Die private Versicherung: Unfallversicherung
Im Bereich der gesetzlichen Unfallversicherung steht die Rehabilitation, d. h. die Wiederherstellung der Arbeitsfähigkeit, im Vordergrund. Neben medizinischen und berufsfördernden Leistungen erhält der Versicherte Lohnersatz- und Entschädigungsleistungen. Geht er zum Arzt, stellt dieser seine Rechnung direkt an die Berufsgenossenschaft aus. Bei der privaten Unfallversicherung sind darüber hinaus eine Reihe von zusätzlichen Leistungen möglich. So kann z. B. ein Krankenhaustagegeld und ein Genesungsgeld ebenso gezahlt werden wie ein Unfall-Tagegeld, das nach dem Grad der Beeinträchtigung nach dem Unfall berechnet wird. Außerdem erhält der privat Unfallversicherte eine Reihe von Sofortleistungen wie Kapitalbeiträge für bestimmte Verletzungsarten oder sogar Schmerzensgeld, wenn der Versicherte Schmerzen zu erleiden hatte.

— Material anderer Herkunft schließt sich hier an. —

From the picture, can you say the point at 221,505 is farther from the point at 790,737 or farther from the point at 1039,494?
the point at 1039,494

Kosmetische Behandlung zahlt die Versicherung: Unfallversicherung für alle Fälle.
Eine gesetzliche Versicherung würde eine kosmetische Operation nach einem entstellenden Unfall nur teilweise übernehmen. Nicht so die private Unfallversicherung. Sie zahlt eine kosmetische Operation ebenso wie ggf. Serviceleistungen wie Hausbesorgung, Einkaufen, Essen auf Rädern, falls der Verletzte schwerwiegend beeinträchtigt ist und dies nicht selbst machen kann.